EXERCISE => Update the records from the start through the line containing "3. green leaf (x1=214, y1=62, x2=235, y2=96)" by replacing "thick branch" with "bare branch" and changing nothing else. Leave the pictures out of the answer.

[BEGIN INPUT DATA]

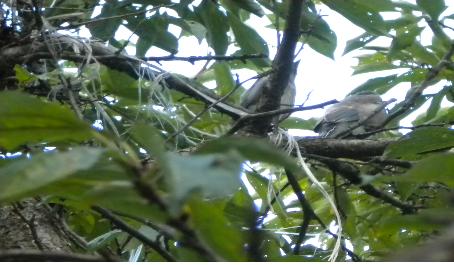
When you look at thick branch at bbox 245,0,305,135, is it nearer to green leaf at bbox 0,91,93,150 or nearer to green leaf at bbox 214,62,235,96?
green leaf at bbox 214,62,235,96

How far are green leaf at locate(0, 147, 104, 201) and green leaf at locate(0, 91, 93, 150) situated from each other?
0.04m

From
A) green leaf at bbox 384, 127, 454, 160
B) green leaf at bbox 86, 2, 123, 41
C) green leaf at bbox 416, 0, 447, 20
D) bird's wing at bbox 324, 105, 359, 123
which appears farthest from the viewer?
bird's wing at bbox 324, 105, 359, 123

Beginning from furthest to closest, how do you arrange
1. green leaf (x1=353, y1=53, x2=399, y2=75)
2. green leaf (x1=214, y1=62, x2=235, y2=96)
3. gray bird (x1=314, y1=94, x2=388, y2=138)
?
1. gray bird (x1=314, y1=94, x2=388, y2=138)
2. green leaf (x1=353, y1=53, x2=399, y2=75)
3. green leaf (x1=214, y1=62, x2=235, y2=96)

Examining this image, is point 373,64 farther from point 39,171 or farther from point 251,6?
point 39,171

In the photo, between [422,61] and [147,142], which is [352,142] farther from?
[147,142]

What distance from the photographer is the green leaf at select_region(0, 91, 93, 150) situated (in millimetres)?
401

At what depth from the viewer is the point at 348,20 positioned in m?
1.52

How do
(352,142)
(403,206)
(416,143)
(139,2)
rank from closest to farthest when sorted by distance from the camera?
(416,143) < (403,206) < (352,142) < (139,2)

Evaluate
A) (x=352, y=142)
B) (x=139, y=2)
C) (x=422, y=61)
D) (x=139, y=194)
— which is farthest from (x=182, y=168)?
(x=422, y=61)

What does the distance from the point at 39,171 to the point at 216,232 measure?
0.09 meters

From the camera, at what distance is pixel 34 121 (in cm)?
41

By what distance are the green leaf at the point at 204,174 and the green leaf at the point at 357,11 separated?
3.90ft

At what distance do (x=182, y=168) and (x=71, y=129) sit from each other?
12 cm

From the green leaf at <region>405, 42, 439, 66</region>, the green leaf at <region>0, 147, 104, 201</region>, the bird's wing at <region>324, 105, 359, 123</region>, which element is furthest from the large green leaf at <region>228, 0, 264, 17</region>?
the bird's wing at <region>324, 105, 359, 123</region>
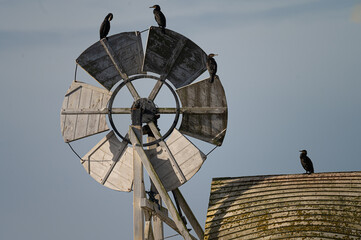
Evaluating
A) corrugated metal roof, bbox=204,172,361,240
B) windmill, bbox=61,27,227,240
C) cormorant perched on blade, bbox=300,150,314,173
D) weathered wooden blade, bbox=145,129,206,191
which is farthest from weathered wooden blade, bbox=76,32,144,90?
cormorant perched on blade, bbox=300,150,314,173

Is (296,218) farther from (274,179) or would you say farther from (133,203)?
(133,203)

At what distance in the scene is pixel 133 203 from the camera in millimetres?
28312

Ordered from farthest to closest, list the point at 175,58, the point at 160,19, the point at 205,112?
1. the point at 175,58
2. the point at 160,19
3. the point at 205,112

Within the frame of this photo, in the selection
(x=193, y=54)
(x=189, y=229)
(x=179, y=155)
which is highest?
(x=193, y=54)

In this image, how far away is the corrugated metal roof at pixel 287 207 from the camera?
26.7 m

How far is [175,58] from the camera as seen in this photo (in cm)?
2991

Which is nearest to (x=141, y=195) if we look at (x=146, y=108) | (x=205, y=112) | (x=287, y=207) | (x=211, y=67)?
(x=146, y=108)

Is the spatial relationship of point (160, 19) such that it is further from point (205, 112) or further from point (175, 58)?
point (205, 112)

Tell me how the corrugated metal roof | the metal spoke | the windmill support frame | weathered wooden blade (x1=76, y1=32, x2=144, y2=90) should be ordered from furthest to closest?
weathered wooden blade (x1=76, y1=32, x2=144, y2=90)
the metal spoke
the windmill support frame
the corrugated metal roof

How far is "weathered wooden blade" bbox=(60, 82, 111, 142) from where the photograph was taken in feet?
98.3

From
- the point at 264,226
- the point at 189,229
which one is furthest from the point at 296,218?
the point at 189,229

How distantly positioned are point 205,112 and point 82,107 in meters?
3.72

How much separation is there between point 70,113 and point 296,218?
7.63 metres

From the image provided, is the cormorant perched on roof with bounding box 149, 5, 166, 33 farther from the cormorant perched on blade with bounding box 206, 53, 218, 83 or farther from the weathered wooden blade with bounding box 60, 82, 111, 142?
the weathered wooden blade with bounding box 60, 82, 111, 142
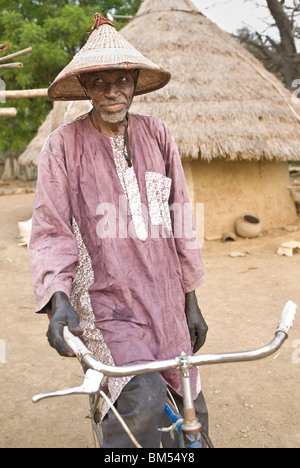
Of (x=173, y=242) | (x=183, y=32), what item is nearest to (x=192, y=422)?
(x=173, y=242)

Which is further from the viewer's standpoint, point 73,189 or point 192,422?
point 73,189

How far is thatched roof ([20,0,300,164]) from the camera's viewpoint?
24.6 feet

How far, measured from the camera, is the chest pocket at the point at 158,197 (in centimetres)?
201

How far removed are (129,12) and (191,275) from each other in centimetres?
1422

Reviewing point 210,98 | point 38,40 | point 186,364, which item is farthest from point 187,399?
point 38,40

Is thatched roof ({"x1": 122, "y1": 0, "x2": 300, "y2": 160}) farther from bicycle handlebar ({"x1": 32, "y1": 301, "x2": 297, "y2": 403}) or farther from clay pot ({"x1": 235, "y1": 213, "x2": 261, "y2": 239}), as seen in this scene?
bicycle handlebar ({"x1": 32, "y1": 301, "x2": 297, "y2": 403})

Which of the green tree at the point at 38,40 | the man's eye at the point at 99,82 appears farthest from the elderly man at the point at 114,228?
the green tree at the point at 38,40

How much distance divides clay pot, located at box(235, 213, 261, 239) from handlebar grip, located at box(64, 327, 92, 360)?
252 inches

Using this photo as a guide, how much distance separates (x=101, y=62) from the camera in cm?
188

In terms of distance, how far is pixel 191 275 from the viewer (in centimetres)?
214

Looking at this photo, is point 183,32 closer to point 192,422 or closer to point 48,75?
point 48,75

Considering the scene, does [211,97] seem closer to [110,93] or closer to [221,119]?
[221,119]

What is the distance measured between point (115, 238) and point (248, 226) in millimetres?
6026

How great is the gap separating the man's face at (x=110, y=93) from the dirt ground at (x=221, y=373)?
4.96ft
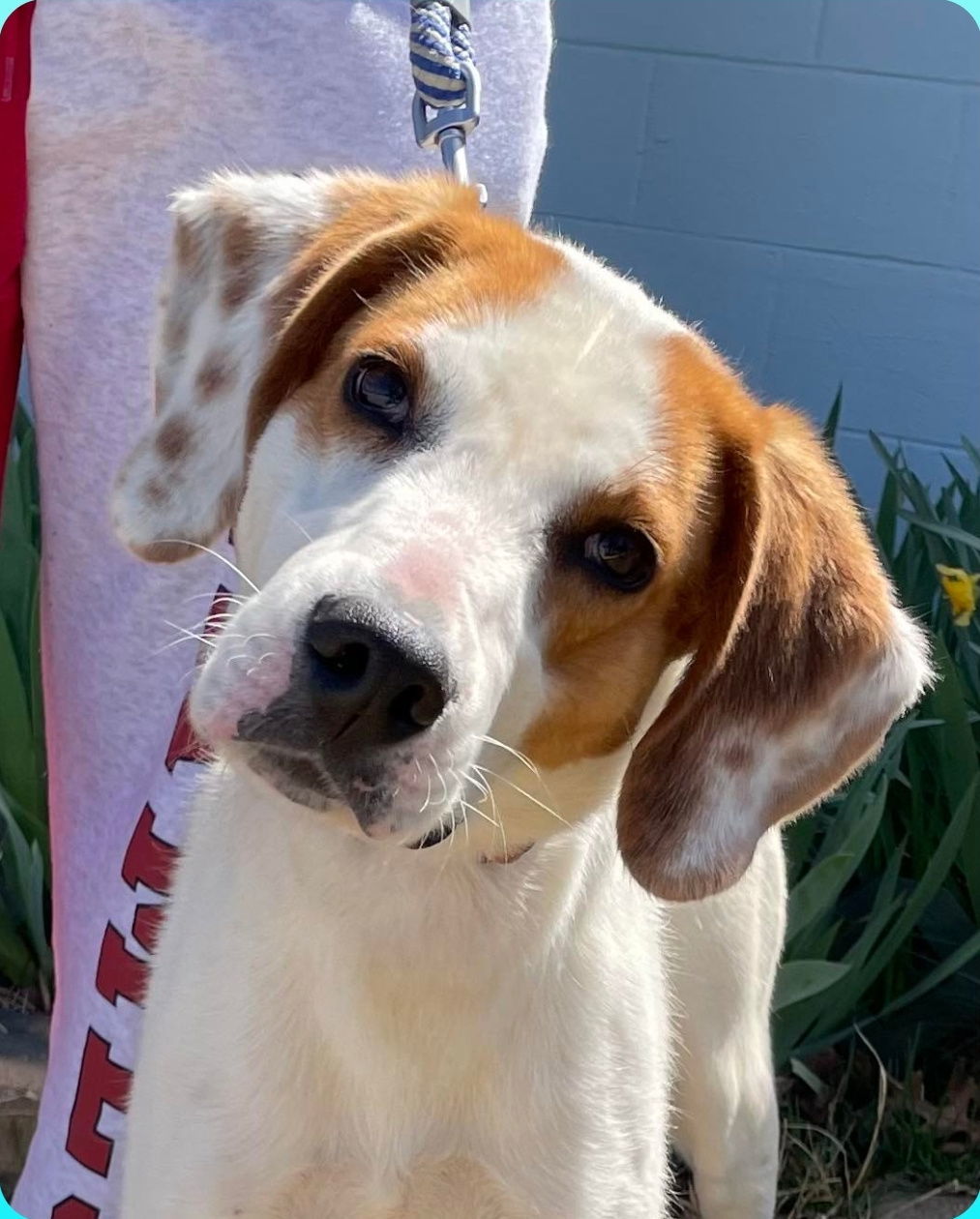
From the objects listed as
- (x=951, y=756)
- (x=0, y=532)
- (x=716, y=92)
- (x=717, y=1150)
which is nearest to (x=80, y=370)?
(x=0, y=532)

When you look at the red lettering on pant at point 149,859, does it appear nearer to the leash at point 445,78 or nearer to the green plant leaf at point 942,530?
the leash at point 445,78

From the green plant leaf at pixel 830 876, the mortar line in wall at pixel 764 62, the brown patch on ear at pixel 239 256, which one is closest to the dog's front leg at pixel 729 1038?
the green plant leaf at pixel 830 876

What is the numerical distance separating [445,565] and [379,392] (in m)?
0.25

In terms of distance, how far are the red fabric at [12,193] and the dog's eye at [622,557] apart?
0.88 metres

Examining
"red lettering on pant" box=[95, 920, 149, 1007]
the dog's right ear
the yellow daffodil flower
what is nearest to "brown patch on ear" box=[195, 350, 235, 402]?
the dog's right ear

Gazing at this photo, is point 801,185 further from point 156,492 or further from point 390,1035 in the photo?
point 390,1035

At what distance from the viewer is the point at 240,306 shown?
162 centimetres

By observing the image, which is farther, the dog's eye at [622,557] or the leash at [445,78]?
the leash at [445,78]

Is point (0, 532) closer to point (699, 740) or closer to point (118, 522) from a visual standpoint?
point (118, 522)

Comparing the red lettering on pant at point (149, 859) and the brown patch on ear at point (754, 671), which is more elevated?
the brown patch on ear at point (754, 671)

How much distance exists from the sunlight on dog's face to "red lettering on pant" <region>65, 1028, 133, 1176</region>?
74 cm

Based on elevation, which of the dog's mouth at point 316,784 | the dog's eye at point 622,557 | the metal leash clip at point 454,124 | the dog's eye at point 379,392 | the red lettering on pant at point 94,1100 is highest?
the metal leash clip at point 454,124

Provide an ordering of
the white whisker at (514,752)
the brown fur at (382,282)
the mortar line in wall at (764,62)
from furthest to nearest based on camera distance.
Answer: the mortar line in wall at (764,62), the brown fur at (382,282), the white whisker at (514,752)

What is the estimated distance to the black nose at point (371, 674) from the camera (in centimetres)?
112
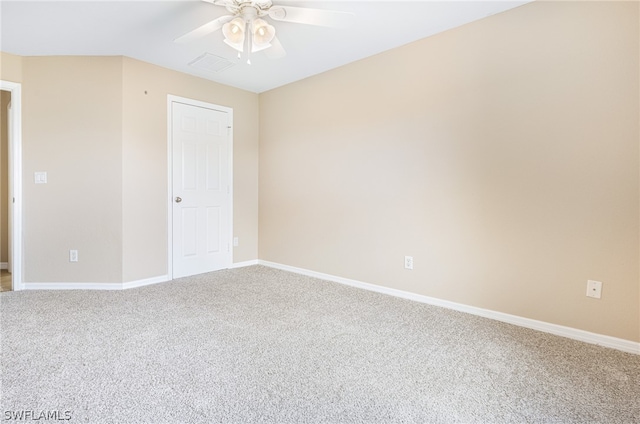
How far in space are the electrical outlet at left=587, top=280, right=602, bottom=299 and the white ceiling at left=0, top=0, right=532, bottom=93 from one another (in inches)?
79.3

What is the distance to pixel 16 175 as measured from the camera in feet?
10.6

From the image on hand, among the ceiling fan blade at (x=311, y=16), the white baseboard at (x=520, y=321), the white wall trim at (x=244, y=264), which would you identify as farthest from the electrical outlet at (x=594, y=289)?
the white wall trim at (x=244, y=264)

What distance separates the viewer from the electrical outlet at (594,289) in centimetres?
215

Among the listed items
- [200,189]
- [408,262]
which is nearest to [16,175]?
[200,189]

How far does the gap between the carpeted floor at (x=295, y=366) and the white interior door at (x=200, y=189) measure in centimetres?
110

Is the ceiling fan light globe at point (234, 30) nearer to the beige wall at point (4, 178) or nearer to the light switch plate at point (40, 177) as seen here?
the light switch plate at point (40, 177)

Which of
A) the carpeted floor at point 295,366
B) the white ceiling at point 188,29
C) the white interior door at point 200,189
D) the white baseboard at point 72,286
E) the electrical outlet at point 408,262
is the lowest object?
the carpeted floor at point 295,366

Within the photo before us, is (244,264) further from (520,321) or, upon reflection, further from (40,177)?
(520,321)

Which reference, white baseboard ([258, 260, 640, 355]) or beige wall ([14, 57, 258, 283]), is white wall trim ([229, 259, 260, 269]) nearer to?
beige wall ([14, 57, 258, 283])

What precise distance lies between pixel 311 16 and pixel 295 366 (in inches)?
81.7

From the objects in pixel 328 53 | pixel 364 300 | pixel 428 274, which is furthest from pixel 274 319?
pixel 328 53

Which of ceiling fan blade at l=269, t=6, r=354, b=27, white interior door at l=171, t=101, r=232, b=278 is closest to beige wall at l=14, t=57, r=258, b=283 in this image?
white interior door at l=171, t=101, r=232, b=278

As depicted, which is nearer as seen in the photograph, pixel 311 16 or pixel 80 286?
pixel 311 16

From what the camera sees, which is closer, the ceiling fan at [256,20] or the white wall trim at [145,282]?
the ceiling fan at [256,20]
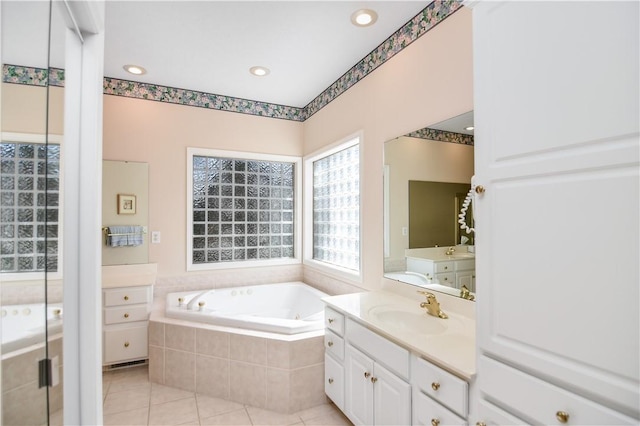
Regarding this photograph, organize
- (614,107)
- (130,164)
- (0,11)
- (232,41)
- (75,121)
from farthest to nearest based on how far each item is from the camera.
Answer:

[END INPUT DATA]

SOLUTION BELOW =>
When you look at bare branch at bbox 245,0,305,135, is it nearer to green leaf at bbox 0,91,93,150 or nearer to green leaf at bbox 214,62,235,96?
green leaf at bbox 214,62,235,96

How far are green leaf at locate(0, 147, 104, 201) and green leaf at locate(0, 91, 93, 150) situated from each other?
0.04m

From
A) green leaf at bbox 384, 127, 454, 160
B) green leaf at bbox 86, 2, 123, 41
C) green leaf at bbox 416, 0, 447, 20
D) bird's wing at bbox 324, 105, 359, 123
which appears farthest from the viewer?
bird's wing at bbox 324, 105, 359, 123

Beginning from furthest to closest, how do you arrange
1. green leaf (x1=353, y1=53, x2=399, y2=75)
2. green leaf (x1=214, y1=62, x2=235, y2=96)
3. gray bird (x1=314, y1=94, x2=388, y2=138)
?
1. gray bird (x1=314, y1=94, x2=388, y2=138)
2. green leaf (x1=353, y1=53, x2=399, y2=75)
3. green leaf (x1=214, y1=62, x2=235, y2=96)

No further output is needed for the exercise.